The problems of course, are not just speech. In the past two days two individuals have described (unreported) hate crimes in Los Angeles – a blue city in a blue state; meaning a heavily democratic city in a region that overwhelming rejected the Trump Alt-right rhetoric. In one instance a gay man had an object thrown at him as he was being threatened for his ‘queerness’ and in another where a white woman was threatened for talking to a dark skinned man at a Starbucks “You could be shot for doing this!” was the statement of a white man in his car. In this first instance the gay man – who was raised in the deep south, said he had to dress out to be gay after deciding he could not just hide in the closet because of the election. His experiences with his immediate family in the deep south were to hear how Trump would replace the “Nigger President” – including from a family member receiving medical care from a black physician under Obamacare. For this victim, who suffered minor injuries in the hate assault, he concluded his family felt he had this coming, because of his lifestyle.

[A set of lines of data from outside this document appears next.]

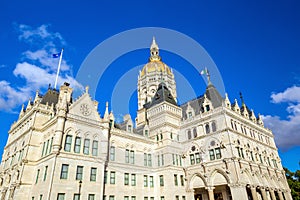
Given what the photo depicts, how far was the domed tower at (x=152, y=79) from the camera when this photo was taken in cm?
7262

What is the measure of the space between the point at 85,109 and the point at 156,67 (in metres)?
46.6

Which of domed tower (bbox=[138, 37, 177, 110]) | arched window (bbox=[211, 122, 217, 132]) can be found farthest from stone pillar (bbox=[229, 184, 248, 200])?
domed tower (bbox=[138, 37, 177, 110])

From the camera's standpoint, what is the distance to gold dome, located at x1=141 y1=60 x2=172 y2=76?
76.2 metres

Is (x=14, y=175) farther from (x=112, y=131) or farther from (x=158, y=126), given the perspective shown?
(x=158, y=126)

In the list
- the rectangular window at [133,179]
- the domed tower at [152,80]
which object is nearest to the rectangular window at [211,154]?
the rectangular window at [133,179]

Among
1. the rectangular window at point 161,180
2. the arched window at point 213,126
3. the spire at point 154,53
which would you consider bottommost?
the rectangular window at point 161,180

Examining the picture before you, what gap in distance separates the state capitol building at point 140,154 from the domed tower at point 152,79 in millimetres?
23591

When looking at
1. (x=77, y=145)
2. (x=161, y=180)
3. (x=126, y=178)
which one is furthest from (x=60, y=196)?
(x=161, y=180)

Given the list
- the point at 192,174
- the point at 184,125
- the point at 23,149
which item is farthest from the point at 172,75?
the point at 23,149

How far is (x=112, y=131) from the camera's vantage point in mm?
36781

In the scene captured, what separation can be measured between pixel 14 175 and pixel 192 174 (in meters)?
29.4

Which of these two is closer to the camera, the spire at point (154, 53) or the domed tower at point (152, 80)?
the domed tower at point (152, 80)

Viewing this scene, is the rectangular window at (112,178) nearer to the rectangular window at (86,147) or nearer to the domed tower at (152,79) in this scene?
the rectangular window at (86,147)

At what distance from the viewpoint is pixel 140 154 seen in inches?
1563
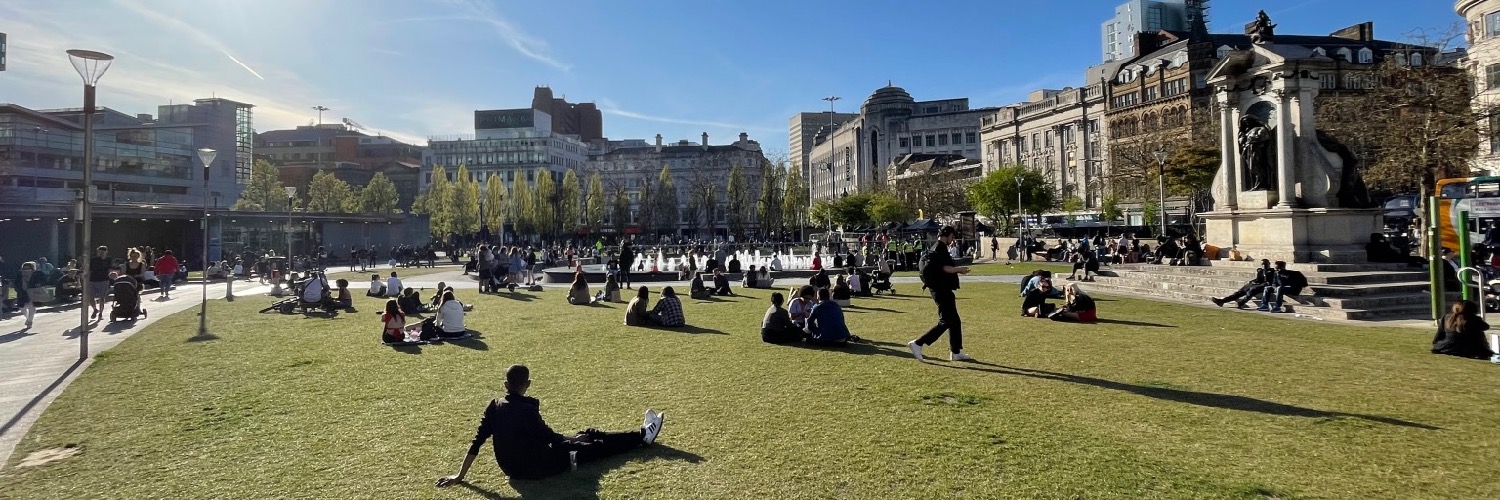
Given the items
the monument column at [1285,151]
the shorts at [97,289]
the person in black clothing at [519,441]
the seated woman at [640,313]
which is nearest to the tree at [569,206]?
the shorts at [97,289]

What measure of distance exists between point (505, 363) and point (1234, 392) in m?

The erosion of social support for many individuals is made much worse by the hit and run hate and de-personalized nature of xenophobia found in our social media. The story from Plato of the Ring of Gyges, has been employed as a reference to heightened aggressive speech in general in social media as well as to the amplification of hate speech particularly (Dunbar, 2016). The original story refers to the notion of individual invisibility – accomplished by Gyges wearing a magic ring) as leading to more anti-social and aggressive actions by the character Gyges. In terms of our contemporary world this has been applied to the notion of internet trolling – and again – to the flaming via hate speech and stereotype activation.
As a clinician I have been running out the line for several days since the Tuesday election results; “Be closer to those you are close to, become active in some cause you care deeply, about,” and to the writers, film professionals, and artists I know I have said “consider how your art can engage the problems you are seeing.” However, what many people in the field of hate studies realize is we do not know where this new political dialogue will take us, societally. What is happening, perhaps imperceptibly, is the reconsideration of who we are and who we can get along with.